• [The request]:
Output all the material that follows, exactly as given.

☆ ☆ ☆ ☆

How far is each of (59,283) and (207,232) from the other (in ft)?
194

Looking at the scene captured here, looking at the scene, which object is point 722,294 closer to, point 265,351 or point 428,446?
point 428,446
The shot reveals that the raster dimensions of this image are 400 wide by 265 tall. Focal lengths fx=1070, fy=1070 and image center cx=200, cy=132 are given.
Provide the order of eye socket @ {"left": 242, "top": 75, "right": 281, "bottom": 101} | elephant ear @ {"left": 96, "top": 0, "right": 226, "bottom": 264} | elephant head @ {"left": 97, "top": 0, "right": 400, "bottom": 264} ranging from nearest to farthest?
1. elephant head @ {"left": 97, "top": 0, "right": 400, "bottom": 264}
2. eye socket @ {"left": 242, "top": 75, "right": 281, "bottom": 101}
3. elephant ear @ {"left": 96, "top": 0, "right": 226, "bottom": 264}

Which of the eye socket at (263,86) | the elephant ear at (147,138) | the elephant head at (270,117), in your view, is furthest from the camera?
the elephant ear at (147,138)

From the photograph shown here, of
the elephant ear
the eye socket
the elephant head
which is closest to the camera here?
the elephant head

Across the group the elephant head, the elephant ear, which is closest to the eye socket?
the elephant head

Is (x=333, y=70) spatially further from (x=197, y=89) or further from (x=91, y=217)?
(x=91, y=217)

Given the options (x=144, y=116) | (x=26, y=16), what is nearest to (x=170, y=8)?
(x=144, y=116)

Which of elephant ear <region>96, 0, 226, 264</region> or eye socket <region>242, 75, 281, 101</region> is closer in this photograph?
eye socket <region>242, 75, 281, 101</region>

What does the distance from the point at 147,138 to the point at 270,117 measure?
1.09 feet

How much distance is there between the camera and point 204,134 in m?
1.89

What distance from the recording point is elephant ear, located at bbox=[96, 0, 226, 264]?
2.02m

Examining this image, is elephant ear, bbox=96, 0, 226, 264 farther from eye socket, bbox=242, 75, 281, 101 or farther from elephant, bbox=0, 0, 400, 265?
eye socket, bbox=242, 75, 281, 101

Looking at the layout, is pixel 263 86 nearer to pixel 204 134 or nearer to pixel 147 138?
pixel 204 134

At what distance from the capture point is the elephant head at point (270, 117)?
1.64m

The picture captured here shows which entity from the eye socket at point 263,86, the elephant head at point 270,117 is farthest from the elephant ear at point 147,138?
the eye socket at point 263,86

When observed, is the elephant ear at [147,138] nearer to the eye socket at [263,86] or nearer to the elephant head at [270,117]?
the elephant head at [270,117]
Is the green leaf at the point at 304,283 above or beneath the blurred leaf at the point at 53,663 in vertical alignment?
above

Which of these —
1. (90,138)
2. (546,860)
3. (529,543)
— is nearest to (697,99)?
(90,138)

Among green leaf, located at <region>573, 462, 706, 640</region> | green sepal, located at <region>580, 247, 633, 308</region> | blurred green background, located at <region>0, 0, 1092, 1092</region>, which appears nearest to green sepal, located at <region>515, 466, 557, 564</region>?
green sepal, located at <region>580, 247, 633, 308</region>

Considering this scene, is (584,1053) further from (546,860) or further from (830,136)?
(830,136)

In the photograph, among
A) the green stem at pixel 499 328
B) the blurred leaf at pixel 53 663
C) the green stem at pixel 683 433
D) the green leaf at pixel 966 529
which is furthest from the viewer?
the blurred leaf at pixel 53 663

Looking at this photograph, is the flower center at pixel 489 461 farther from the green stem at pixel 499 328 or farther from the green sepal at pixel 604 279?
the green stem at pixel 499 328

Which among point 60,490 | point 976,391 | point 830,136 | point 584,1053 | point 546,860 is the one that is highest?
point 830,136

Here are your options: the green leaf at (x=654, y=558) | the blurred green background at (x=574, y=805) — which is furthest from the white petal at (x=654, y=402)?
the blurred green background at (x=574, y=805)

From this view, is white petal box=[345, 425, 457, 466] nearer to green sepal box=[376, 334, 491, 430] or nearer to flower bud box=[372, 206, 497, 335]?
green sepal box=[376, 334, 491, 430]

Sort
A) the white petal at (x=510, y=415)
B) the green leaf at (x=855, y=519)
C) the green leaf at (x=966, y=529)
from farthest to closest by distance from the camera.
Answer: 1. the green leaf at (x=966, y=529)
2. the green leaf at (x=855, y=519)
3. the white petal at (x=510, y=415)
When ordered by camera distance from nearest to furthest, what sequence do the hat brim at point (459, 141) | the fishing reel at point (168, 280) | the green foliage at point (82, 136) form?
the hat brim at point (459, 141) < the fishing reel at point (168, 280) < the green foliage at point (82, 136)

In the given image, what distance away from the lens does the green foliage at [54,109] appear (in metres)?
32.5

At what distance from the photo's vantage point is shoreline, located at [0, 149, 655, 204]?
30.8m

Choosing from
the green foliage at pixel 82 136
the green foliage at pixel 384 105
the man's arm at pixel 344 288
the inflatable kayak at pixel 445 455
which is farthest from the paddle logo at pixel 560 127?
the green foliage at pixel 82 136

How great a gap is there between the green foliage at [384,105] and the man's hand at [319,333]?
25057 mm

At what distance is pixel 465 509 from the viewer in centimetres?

☆ ☆ ☆ ☆

• [Correct response]:
How far is each of (59,283) and (207,232) from the other (in ft)?
194

Looking at the scene captured here, looking at the scene, which object is point 722,294 closer to, point 265,351 or point 428,446?
point 428,446
The shot reveals that the raster dimensions of this image are 400 wide by 265 tall. Focal lengths fx=1070, fy=1070 and image center cx=200, cy=132 are given.
Provide the order of eye socket @ {"left": 242, "top": 75, "right": 281, "bottom": 101} | elephant ear @ {"left": 96, "top": 0, "right": 226, "bottom": 264} | elephant head @ {"left": 97, "top": 0, "right": 400, "bottom": 264} ranging from nearest to farthest?
1. elephant head @ {"left": 97, "top": 0, "right": 400, "bottom": 264}
2. eye socket @ {"left": 242, "top": 75, "right": 281, "bottom": 101}
3. elephant ear @ {"left": 96, "top": 0, "right": 226, "bottom": 264}

Which of the eye socket at (263,86) | the elephant ear at (147,138) | the elephant head at (270,117), in your view, is furthest from the camera?
the elephant ear at (147,138)

From the photograph shown here, of
the elephant ear
the eye socket
the elephant head
which is closest to the camera here?
the elephant head

Across the group the elephant head, the elephant ear, which is closest to the eye socket?
the elephant head

Is (x=333, y=70) spatially further from (x=197, y=89) or further from (x=91, y=217)?
(x=91, y=217)

Given the options (x=144, y=116) | (x=26, y=16), what is nearest to (x=170, y=8)?
(x=144, y=116)

Which of elephant ear <region>96, 0, 226, 264</region> or eye socket <region>242, 75, 281, 101</region> is closer in this photograph?
eye socket <region>242, 75, 281, 101</region>

What does the distance from the point at 147,138 to the point at 270,117 measure?
1.09 feet

How much distance is there between the camera and point 204,134 in m?
1.89

What distance from the recording point is elephant ear, located at bbox=[96, 0, 226, 264]?
2.02m

Examining this image, is elephant ear, bbox=96, 0, 226, 264 farther from eye socket, bbox=242, 75, 281, 101 or farther from elephant, bbox=0, 0, 400, 265?
eye socket, bbox=242, 75, 281, 101

Looking at the layout, is pixel 263 86 nearer to pixel 204 134 or nearer to pixel 147 138?
pixel 204 134

At what distance from the capture point is the elephant head at point (270, 117)?
1.64m

The picture captured here shows which entity from the eye socket at point 263,86, the elephant head at point 270,117 is farthest from the elephant ear at point 147,138?
the eye socket at point 263,86

When observed, is the elephant ear at [147,138] nearer to the eye socket at [263,86] or nearer to the elephant head at [270,117]?
the elephant head at [270,117]
Is the green leaf at the point at 304,283 above or beneath the blurred leaf at the point at 53,663 in vertical alignment?
above

Which of these —
1. (90,138)
2. (546,860)
3. (529,543)
— is nearest to (697,99)?
(90,138)

Among green leaf, located at <region>573, 462, 706, 640</region> | green sepal, located at <region>580, 247, 633, 308</region> | blurred green background, located at <region>0, 0, 1092, 1092</region>, which appears nearest to green sepal, located at <region>515, 466, 557, 564</region>?
green sepal, located at <region>580, 247, 633, 308</region>

Considering this scene, is (584,1053) further from (546,860) or further from (830,136)?
(830,136)

In the photograph, among
A) the green stem at pixel 499 328
B) the blurred leaf at pixel 53 663
C) the green stem at pixel 683 433
D) the green leaf at pixel 966 529
which is furthest from the viewer?
the blurred leaf at pixel 53 663

Looking at this photograph, is the flower center at pixel 489 461 farther from the green stem at pixel 499 328 or farther from the green sepal at pixel 604 279?
the green stem at pixel 499 328

Which among point 60,490 | point 976,391 | point 830,136 | point 584,1053 | point 546,860 is the one that is highest?
point 830,136

Here are your options: the green leaf at (x=654, y=558) | the blurred green background at (x=574, y=805) — which is furthest from the white petal at (x=654, y=402)?
the blurred green background at (x=574, y=805)

From this view, is white petal box=[345, 425, 457, 466] nearer to green sepal box=[376, 334, 491, 430] or nearer to flower bud box=[372, 206, 497, 335]?
green sepal box=[376, 334, 491, 430]

Sort
A) the white petal at (x=510, y=415)
B) the green leaf at (x=855, y=519)
C) the green leaf at (x=966, y=529)
from farthest to closest by distance from the camera.
Answer: 1. the green leaf at (x=966, y=529)
2. the green leaf at (x=855, y=519)
3. the white petal at (x=510, y=415)
When ordered by camera distance from nearest to furthest, what sequence do the hat brim at point (459, 141) | the fishing reel at point (168, 280) | the green foliage at point (82, 136) form?
the hat brim at point (459, 141) < the fishing reel at point (168, 280) < the green foliage at point (82, 136)

In the given image, what distance away from the lens does the green foliage at [54,109] appear (in metres)?
32.5

At what distance from the photo's vantage point is shoreline, located at [0, 149, 655, 204]?
30.8m

Choosing from
the green foliage at pixel 82 136
the green foliage at pixel 384 105
the man's arm at pixel 344 288
the inflatable kayak at pixel 445 455
which is farthest from the paddle logo at pixel 560 127?
the green foliage at pixel 82 136

How great a gap is there between the green foliage at [384,105] and the man's hand at [319,333]?
25057 mm

At what distance is pixel 465 509 from the viewer in centimetres?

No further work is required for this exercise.